Facing a dying nation

Took my kids to see Hair this weekend –the Broadway revival of the sixties musical, not the stuff in the trap of my daughter’s shower, though I’ve showed her plenty of that. The last musical I had seen was South Pacific, back in the spring, and that had set me to thinking about my parents’ youth: my father served in the Solomon Islands, my mother met him in the Marines not long after. Hair was a different sort of flashback of someone’s youth — though not exactly mine. 

“So were you like that, Dad?” my daughter whispered during the first act as the Tribe gamboled across the stage. 

I looked like that, I guess, though I never really felt like part of the tribe. Maybe it was my age, the timing of being at the tail end of the baby boom. I remember going to see Hair at the Curran Theater in San Francisco in 1969 with other members of my high school drama club. Before the show I ducked into a head shop at the foot of Haight Street with Nancy Lardner. We were admiring the drug paraphernalia beneath the counter when she became aware of the weekend hippie ogling her in the doorway. 

“Far out,” said the guy. He wore a turtle neck and a pendant and had his two extra inches of hair combed down over his forehead. “I can dig it.” He was practically licking his lips looking at Nancy. 

“That guy is giving me the creeps,” she said as we left, and if we had ventured up into the Haight-Ashbury we would have seen more signs of the dying scene: hard drugs were replacing the free acid, teenage runaways were the prey of chicken hawks. 

Some of us already thought the musical was kind of square then, with the cardboard cutouts of parents the kids used for target practice and the kind of boring trip scene that makes up most of the second act. But then, as now, there were moments like sparks, especially the finale when the doomed Claude, headed for Vietnam, sings the opening lines of the big finale, “The Flesh Failures (Let the Sunshine In).” It’s chilling still and the revival manages to cut through ages of irony and get back to the heart of youth’s eternal questioning. 

I was struck by another irony: my parents willing sacrifice to a greater cause, a just war, and our generation’s sense of being sacrificed for an unjust war. But there wasn’t time to explain that to my kids. My son left at intermission to go to a party, and my daughter fell asleep. Outside the theater they were selling official Hair bandanas, fifteen bucks a pop. You could use one to wipe your eyes.

Be here later

My son and I went to MOMA yesterday to take in Monet’s Water Lilies, or dive in I should say. The 40-foot wide triptych (which I vividly recalled from the last time they did this show) is the kind of canvas you can disappear into and many of the museum’s members seated before it appeared to be quite lost. 
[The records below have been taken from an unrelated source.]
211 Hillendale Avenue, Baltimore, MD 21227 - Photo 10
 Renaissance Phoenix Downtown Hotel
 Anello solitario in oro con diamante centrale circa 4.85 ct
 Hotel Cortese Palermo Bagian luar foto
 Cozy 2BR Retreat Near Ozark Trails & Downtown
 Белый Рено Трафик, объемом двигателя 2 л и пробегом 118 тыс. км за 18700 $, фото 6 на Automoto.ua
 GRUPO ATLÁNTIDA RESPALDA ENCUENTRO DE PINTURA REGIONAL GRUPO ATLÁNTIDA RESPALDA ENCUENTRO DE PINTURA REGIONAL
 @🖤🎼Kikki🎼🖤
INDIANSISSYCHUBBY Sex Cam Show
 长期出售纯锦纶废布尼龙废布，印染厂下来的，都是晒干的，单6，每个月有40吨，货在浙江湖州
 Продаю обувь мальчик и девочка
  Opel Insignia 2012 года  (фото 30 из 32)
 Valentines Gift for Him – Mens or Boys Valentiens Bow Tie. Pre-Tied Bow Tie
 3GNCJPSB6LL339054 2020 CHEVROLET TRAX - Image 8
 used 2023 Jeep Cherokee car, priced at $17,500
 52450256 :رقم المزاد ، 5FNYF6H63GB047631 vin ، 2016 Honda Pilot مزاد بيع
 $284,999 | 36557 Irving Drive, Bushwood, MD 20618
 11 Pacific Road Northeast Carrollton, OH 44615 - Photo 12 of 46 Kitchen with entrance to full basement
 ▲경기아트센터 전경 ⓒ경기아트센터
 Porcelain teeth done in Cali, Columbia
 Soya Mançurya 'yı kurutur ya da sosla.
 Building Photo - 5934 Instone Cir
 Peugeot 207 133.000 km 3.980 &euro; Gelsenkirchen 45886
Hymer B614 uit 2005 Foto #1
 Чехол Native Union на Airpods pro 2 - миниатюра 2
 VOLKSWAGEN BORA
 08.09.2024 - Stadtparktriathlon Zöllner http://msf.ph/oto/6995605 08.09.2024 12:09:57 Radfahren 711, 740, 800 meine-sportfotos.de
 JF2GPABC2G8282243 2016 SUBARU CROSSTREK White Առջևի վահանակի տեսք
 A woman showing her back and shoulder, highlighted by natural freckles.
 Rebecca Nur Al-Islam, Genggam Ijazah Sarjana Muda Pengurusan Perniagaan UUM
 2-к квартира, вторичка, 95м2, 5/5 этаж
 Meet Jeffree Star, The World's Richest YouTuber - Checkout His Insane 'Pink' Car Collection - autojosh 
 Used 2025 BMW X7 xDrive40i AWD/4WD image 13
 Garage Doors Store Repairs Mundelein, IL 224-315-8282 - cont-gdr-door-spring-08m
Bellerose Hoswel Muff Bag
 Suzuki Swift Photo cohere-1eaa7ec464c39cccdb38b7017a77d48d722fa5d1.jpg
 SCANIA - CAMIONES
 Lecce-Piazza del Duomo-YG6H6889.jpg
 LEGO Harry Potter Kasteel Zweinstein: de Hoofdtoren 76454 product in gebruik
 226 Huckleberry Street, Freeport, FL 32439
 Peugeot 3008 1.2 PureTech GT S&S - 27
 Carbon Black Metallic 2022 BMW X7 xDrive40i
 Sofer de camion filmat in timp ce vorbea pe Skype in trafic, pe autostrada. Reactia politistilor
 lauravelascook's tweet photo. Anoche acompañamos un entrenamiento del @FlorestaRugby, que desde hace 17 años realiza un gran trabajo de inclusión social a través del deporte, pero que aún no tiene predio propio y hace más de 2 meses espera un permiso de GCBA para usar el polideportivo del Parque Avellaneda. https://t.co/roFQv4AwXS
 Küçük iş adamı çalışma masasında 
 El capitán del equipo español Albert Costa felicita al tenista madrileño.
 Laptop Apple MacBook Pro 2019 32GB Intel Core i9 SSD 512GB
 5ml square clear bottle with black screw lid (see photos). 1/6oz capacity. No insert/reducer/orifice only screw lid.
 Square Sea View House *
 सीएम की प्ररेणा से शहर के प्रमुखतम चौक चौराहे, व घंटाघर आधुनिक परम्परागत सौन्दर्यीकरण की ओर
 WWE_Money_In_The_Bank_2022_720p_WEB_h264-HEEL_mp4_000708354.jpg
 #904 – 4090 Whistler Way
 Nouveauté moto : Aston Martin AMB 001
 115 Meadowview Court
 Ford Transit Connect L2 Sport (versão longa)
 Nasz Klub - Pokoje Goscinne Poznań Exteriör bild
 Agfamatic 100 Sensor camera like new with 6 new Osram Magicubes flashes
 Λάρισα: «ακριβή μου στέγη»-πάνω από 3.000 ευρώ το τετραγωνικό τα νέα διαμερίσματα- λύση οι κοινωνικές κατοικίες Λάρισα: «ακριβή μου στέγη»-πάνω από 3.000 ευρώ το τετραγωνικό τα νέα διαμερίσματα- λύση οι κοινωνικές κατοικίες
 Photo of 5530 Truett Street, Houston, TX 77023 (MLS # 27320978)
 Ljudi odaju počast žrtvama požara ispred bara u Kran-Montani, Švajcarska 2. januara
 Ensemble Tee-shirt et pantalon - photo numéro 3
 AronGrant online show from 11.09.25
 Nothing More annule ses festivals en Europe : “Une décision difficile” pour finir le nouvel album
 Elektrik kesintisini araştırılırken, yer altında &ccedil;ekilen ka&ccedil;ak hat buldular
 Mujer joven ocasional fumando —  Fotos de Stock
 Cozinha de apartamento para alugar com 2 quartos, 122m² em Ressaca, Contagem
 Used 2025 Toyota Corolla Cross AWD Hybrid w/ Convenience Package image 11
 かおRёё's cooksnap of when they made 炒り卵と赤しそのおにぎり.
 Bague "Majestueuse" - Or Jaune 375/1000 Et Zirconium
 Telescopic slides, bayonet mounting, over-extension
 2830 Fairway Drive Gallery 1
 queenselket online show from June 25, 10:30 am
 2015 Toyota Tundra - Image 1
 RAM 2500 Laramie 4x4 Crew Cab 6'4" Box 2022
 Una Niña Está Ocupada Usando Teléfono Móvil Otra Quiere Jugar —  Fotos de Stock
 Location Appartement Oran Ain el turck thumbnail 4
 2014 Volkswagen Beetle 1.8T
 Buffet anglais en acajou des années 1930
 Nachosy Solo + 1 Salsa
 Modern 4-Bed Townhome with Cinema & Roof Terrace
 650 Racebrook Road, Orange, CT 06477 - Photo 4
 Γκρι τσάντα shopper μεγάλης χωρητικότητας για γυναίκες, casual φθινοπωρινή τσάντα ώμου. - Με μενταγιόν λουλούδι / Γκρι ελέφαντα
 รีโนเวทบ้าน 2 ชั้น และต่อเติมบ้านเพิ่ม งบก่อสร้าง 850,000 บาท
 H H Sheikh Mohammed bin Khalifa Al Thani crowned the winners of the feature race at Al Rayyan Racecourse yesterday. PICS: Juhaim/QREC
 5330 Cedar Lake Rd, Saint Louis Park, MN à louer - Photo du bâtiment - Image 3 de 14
We then took a stroll though some of MOMA’s permanent collection, and hence a history of modern art (Pollock, Rothko, Rauschenberg, Warhol) — sort of a downward arc for me. By the time we got to the seventies I found myself thinking of food, and I’m happy to report that the cafe on the second floor (thanks to Danny Meyer) has the best grub of any museum I’ve ever visited. The absence of surly servers was disorienting, though. 

Even more discombobulating was the way a number of visitors now experience museums: through their iPhones. My son was taking pictures of different paintings that struck his fancy (one of Jasper John’s flags, Picasso’s Charnel House) but soon I realized half the people there were doing the same thing — and quickly. Stop, point, click, move on. And a number of them took pictures of the wall text too, the better to later read up on what they couldn’t stop to savor.

Huh? To me the great joy of going to look at paintings lies in just that. It’s one thing to read about Pollock, or see a movie about him, and something else altogether to stand before one of those massive drip paintings and get some sense of the action and emotion that went into making them. if you want little images of art you can find them online, better than anything you can capture with your phone. For a lot of people it seems to be a way of charting their existence, a sort of Kilroy-was-here approach to art and life. Maybe they’re making some sort of statement, like Banksy — some sort of massive prank, a work of art in itself. The upside is that it leaves me more time to linger.